SUPPLIED TEXT

= = = = = = =

AEP INDUSTRIES INC. REPORTS FISCAL 2007 FIRST QUARTER RESULTS

Monday, March 12th, 2007

Contact: Paul Feeney
Executive Vice President
and Chief Financial Officer
AEP Industries
(201) 807-2330
feeneyp@aepinc.com

South Hackensack, NJ, March 12, 2007 — AEP Industries Inc. (Nasdaq: AEPI, the “Company”) today reported financial results for its fiscal first quarter ended January 31, 2007.

Net sales decreased $13.4 million, or 7.0%, in the first quarter of fiscal 2007 to $179.3 million as compared to $192.7 million in the first quarter of fiscal 2006.  The decrease in net sales was the result of a 14.2% decrease in unit prices mitigated by a 6.9% increase in sales volume during the first quarter of fiscal 2007 as compared to the same period in fiscal 2006.  The decrease in net sales also includes a net positive impact of foreign exchange of $2.5 million.

= = = = = = =

(Dataset entries)
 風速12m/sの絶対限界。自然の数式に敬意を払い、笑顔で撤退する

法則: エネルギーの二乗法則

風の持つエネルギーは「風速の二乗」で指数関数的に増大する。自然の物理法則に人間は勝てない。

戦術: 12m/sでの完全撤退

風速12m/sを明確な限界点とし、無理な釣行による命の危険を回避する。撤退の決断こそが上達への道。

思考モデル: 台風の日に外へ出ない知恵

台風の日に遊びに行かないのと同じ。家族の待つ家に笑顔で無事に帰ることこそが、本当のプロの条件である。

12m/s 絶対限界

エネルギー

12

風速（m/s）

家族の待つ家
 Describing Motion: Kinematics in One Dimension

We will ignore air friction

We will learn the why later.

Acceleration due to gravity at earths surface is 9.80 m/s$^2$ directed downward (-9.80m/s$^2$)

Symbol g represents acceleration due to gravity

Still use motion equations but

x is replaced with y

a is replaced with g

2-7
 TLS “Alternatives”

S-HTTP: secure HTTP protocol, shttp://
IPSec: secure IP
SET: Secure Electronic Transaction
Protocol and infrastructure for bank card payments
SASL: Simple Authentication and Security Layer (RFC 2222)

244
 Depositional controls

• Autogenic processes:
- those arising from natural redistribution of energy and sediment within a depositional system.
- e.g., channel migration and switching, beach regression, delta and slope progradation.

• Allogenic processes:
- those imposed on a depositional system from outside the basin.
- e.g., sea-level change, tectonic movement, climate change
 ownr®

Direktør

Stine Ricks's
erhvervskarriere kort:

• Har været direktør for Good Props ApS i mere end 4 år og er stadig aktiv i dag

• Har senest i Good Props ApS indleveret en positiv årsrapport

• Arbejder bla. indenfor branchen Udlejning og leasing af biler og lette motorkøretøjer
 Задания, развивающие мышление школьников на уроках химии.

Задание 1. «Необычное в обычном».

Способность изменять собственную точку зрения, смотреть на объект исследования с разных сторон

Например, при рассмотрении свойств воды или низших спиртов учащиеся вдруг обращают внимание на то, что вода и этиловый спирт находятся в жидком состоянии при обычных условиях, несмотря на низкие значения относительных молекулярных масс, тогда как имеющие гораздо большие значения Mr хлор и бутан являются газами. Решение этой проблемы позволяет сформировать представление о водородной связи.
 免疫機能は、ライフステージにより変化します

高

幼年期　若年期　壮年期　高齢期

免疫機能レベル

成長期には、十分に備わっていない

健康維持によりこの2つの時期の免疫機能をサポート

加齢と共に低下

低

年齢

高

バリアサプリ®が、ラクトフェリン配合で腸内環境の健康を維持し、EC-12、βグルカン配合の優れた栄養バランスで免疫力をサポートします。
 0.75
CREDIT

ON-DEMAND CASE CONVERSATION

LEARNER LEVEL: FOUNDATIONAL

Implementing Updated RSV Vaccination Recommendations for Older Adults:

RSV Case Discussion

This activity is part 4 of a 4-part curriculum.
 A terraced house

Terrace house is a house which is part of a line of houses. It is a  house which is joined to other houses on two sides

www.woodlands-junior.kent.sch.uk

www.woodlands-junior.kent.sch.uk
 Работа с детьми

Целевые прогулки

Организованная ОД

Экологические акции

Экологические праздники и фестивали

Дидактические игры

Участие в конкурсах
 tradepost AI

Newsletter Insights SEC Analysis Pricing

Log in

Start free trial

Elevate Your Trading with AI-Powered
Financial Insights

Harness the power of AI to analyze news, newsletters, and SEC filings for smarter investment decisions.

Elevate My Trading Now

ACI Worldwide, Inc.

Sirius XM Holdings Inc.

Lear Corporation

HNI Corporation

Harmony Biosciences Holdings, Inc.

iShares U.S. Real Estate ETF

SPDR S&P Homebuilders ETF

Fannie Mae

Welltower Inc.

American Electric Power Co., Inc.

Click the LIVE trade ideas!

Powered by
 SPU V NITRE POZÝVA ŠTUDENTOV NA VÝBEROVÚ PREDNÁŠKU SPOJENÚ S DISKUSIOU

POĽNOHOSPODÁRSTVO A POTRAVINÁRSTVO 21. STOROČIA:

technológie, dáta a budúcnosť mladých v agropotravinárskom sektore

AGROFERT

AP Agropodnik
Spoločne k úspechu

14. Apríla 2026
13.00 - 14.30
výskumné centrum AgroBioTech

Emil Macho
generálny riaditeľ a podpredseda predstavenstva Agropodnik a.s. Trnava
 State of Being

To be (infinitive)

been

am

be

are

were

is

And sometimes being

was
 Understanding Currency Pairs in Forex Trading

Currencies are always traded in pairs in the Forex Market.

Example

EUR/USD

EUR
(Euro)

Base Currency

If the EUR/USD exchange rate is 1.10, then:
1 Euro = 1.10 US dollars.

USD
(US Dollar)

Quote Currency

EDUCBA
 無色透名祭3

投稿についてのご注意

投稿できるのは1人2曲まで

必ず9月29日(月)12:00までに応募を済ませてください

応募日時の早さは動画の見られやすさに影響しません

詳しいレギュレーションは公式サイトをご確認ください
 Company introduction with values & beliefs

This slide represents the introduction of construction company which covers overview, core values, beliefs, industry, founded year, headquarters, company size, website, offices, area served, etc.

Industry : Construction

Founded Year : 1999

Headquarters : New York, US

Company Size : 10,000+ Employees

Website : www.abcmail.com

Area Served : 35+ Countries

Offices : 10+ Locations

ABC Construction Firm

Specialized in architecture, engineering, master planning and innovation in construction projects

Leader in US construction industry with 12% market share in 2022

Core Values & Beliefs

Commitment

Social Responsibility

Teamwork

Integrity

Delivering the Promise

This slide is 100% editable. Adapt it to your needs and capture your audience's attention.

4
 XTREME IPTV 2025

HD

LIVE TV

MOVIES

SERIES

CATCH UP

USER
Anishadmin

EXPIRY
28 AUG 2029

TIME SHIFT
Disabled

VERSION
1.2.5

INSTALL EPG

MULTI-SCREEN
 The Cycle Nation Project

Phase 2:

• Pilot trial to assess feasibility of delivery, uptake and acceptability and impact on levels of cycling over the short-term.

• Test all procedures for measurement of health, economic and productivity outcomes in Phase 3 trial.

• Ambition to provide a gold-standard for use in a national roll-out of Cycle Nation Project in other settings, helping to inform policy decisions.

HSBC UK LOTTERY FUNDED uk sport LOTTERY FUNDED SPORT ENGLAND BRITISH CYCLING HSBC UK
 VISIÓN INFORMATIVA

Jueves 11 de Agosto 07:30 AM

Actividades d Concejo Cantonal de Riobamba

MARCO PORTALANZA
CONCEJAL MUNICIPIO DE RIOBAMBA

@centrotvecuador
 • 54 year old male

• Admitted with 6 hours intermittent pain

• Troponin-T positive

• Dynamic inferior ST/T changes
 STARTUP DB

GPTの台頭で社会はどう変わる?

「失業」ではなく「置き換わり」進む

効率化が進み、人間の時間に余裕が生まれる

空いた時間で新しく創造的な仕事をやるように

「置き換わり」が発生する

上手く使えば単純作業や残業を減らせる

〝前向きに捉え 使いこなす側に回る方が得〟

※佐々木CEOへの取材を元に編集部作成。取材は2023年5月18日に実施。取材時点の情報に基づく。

= = = = = = =

WHAT YOU WILL DO
1. Reproduce the earnings release word for word, starting at "Monday, March 12th, 2007" and ending at "January 31, 2007.".
2. Answer these questions from the earnings release.
(a) What phone number is listed for the contact?
(b) On what date did the fiscal first quarter end?
(c) What were net sales in the first quarter of fiscal 2007?
These entries have no connection to the earnings release.

SOLUTIONS TO THE PROBLEMS
1.
Monday, March 12th, 2007

Contact: Paul Feeney
Executive Vice President
and Chief Financial Officer
AEP Industries
(201) 807-2330
feeneyp@aepinc.com

South Hackensack, NJ, March 12, 2007 — AEP Industries Inc. (Nasdaq: AEPI, the “Company”) today reported financial results for its fiscal first quarter ended January 31, 2007.

2.
(a) (201) 807-2330
(b) January 31, 2007
(c) $179.3 million